I'm just thankful someone said it before me. After 15+ years I'm ready to call it quits. Nursing is not what I had thought it would be nor is it what it used to be. Going from one "field" of nursing to another doesn't seem to help. However, I am not quite willing to throw away all my schooling and licensing, etc.....I am seriously considering returning to school ( at my age) and possibly getting into a new field where some of my nursing skills may be used.
Neezy,
Most of us have bad days and make us question our career choice, but we find something to buoy our spirits. It can get so bad we have to find multiple jobs, but we DO FIND SOMETHING. If you haven't found that in multiple jobs for 12 years, maybe you are in the wrong career. Many nurses get started for money, but you wont last long. They get burnt out and end up leaving, you need something else positive and rewarding. the fact that you have come back hopefully means that this is more of a calling than just a job for you, but you should have been able to find SOMETHING positive in 12 years. We all have bad days, and everyone can feel bad at times. but having to work with a nurse with your attitude of negativity 24-7 is draining on all of your co-workers.

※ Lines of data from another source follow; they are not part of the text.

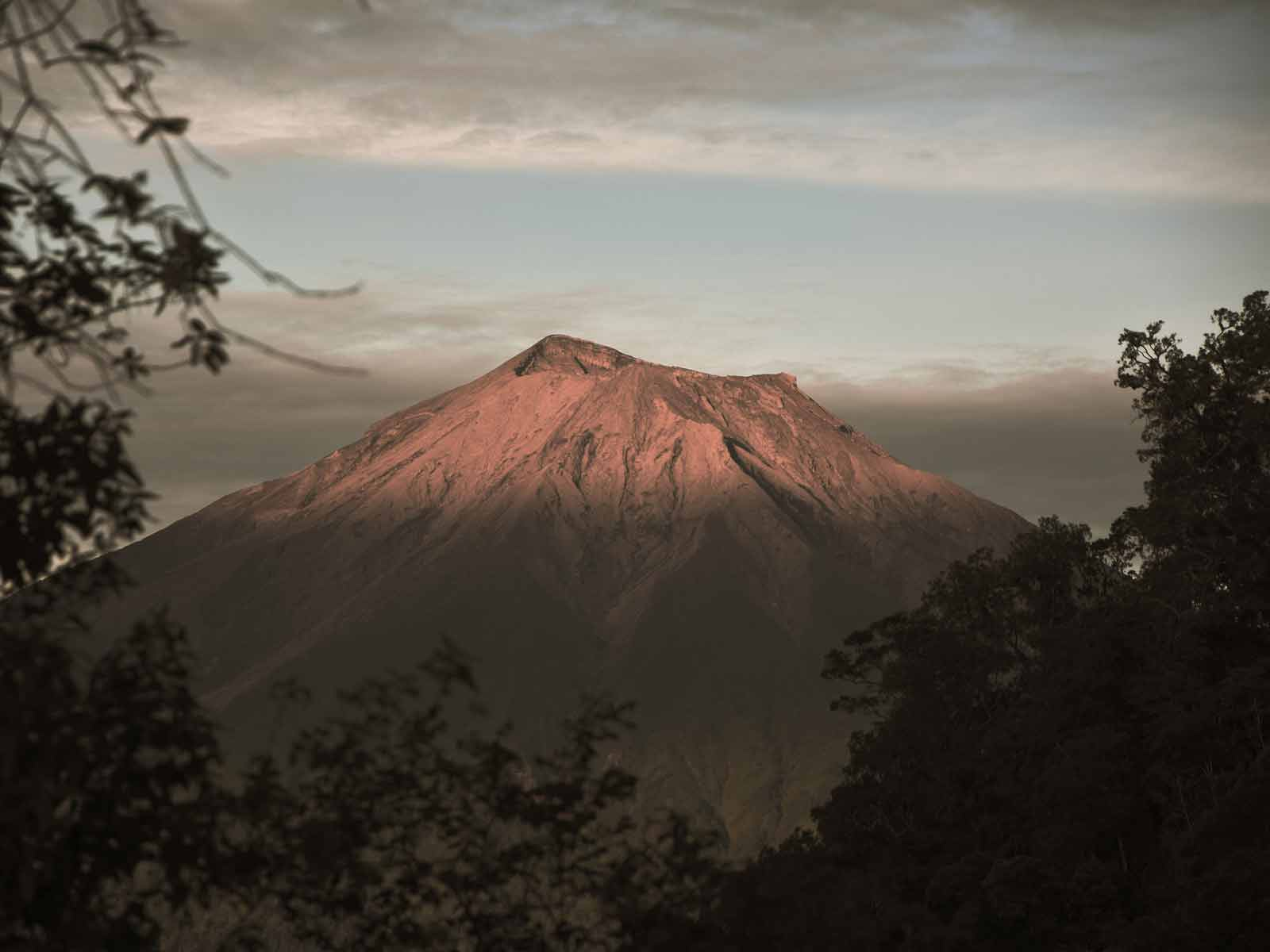 rondreis sumatra kerinci seblat national park hoogtepunt 1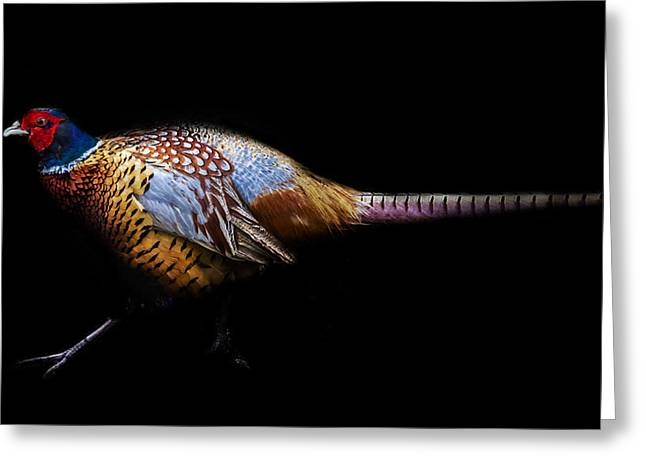 Have A Pheasant Day.. Greeting Card by Martin Newman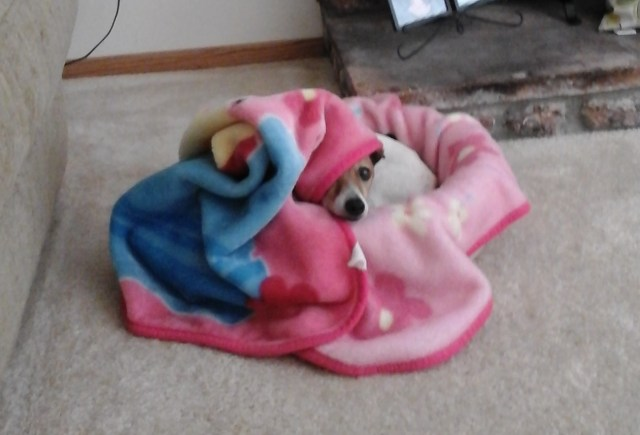 Jack Russell Dog in blanket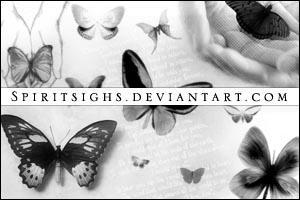 Butterflies by spiritsighs-stock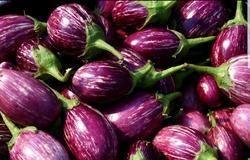 Brinjal Seed - Sarang ( Hybrid)
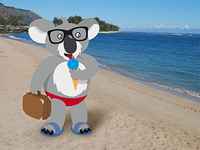 Koala on holiday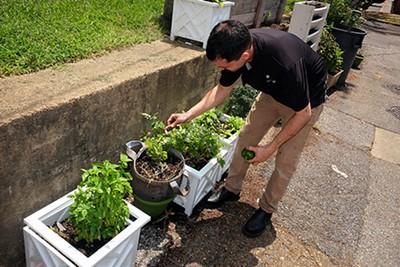 Josh Steiner picks fresh vegetables from the garden.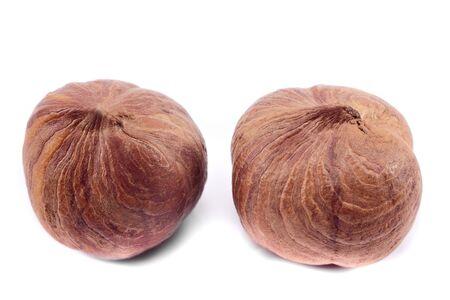 hazelnut isolated on white background close-up macro Reklamní fotografie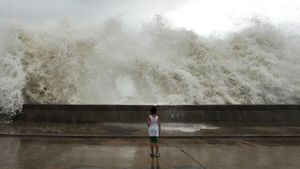 What Is a Typhoon?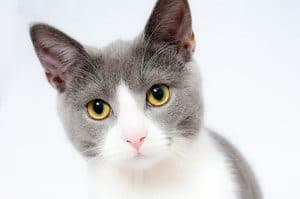 image of a grey and white kitty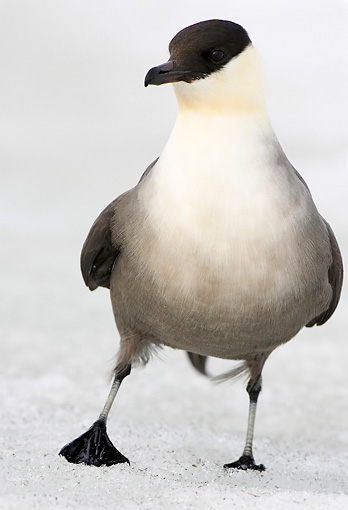BRD 04 WF0017 01 © Kimball Stock Long-Tailed Skua Standing On Melting Ice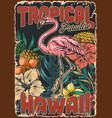 hawaiian tropical colorful vintage poster vector image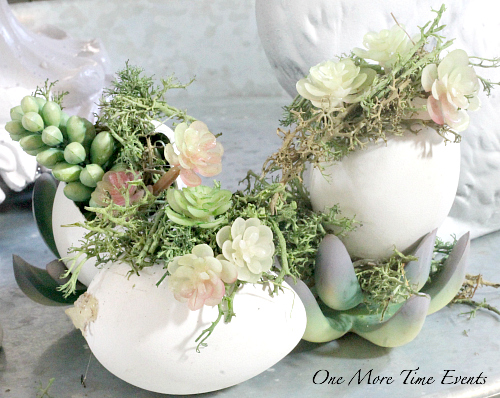 Succulent Easter Egg Centerpiece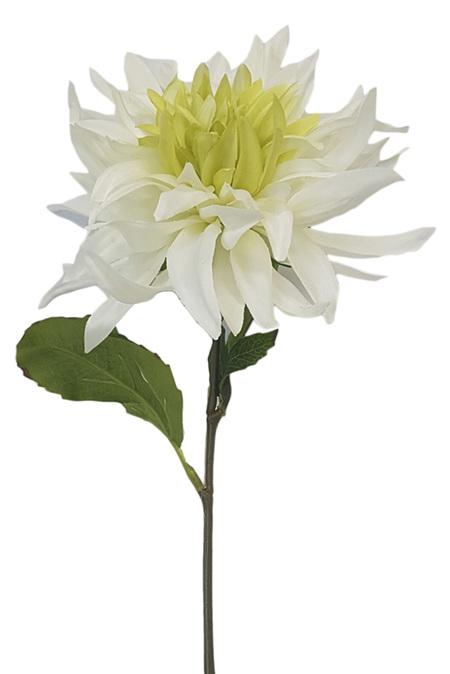 Dahlia Cactus White Green 4320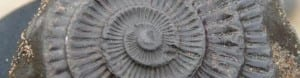 ammonite fossil spiral, image by sue watling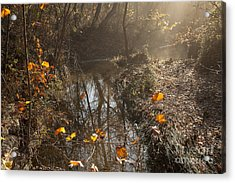 Travertine Creek In The Woods Acrylic Print by Iris Greenwell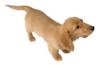 Miniature Dachshund Sticker.png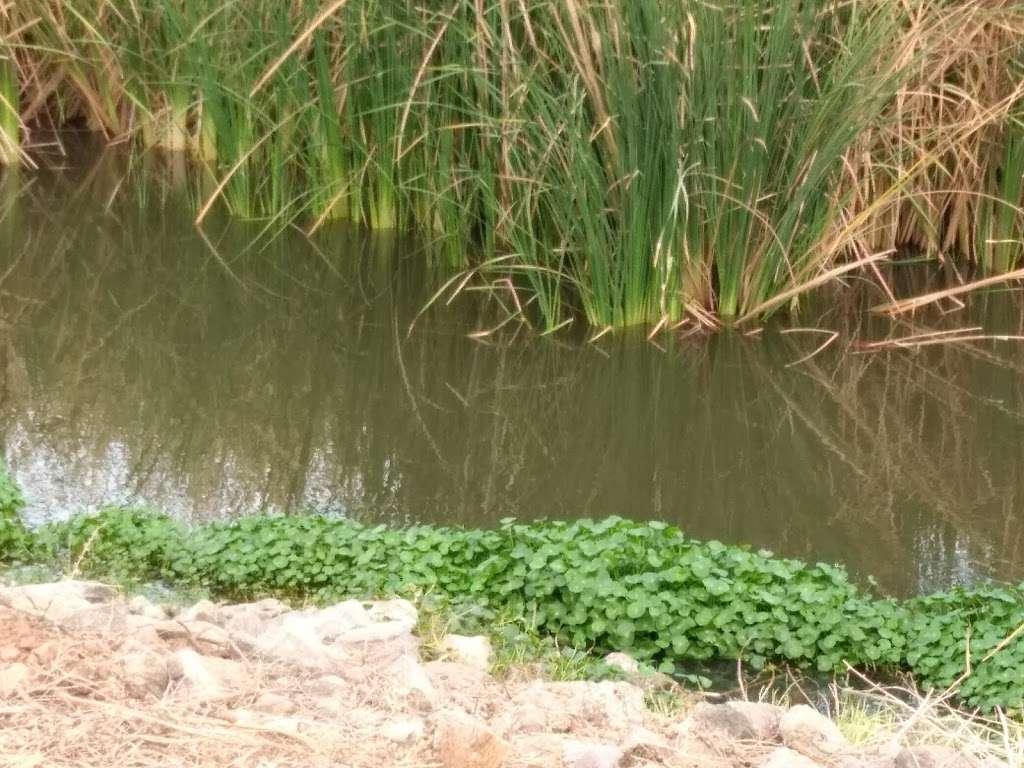 Tres Rios Wetlands Hayfield Site - park  | Photo 8 of 10 | Address: 8209 S 70th Ln, Laveen Village, AZ 85339, USA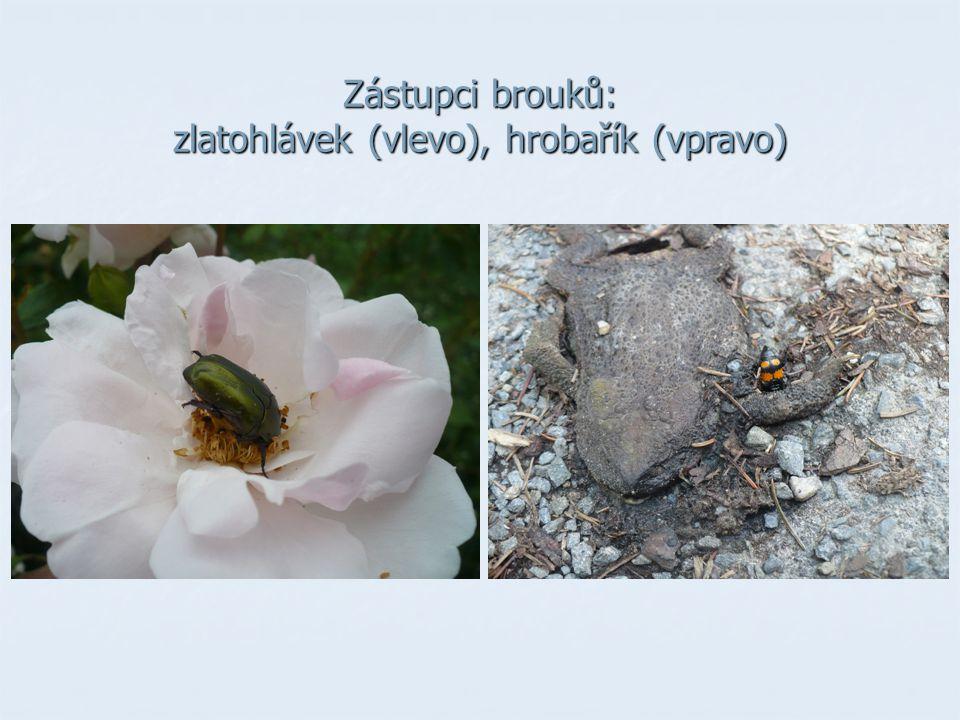 Zástupci brouků: zlatohlávek (vlevo), hrobařík (vpravo)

MAybe finishing your RN and getting more responsibility, or the opening of more doors will help you truly find what you like, I hope it does. Sometimes your in the right place with the wrong staff, or vice-versa. YOU have to decide what, if anything, you liked about any of your jobs. Its not up to OTHERS to find YOUR HAPPINESS.
danielle2000, MSN, RN
174 Posts
I was a LVN for 4 years and realized the limited opportunities I was dealt with. Instead of growing more frustrated and depressed I went to RN school. I worked in the NICU which gave me a sense of empowerment. I felt as if was making an impact. As years progressed I notice changes how acute care facilities have went to a customer service model where in some cases impeded medical care. I grew tired of the constant bureaucracy and treatment like a robot and pursed my BSN and now NP. I agree nursing can be trying at times but you can make a change. Find your niche. If you are working and complaining and not doing anything to change the situation then yes, many will tell you to stop whining. Sit down and honestly find out what is it you really want to do.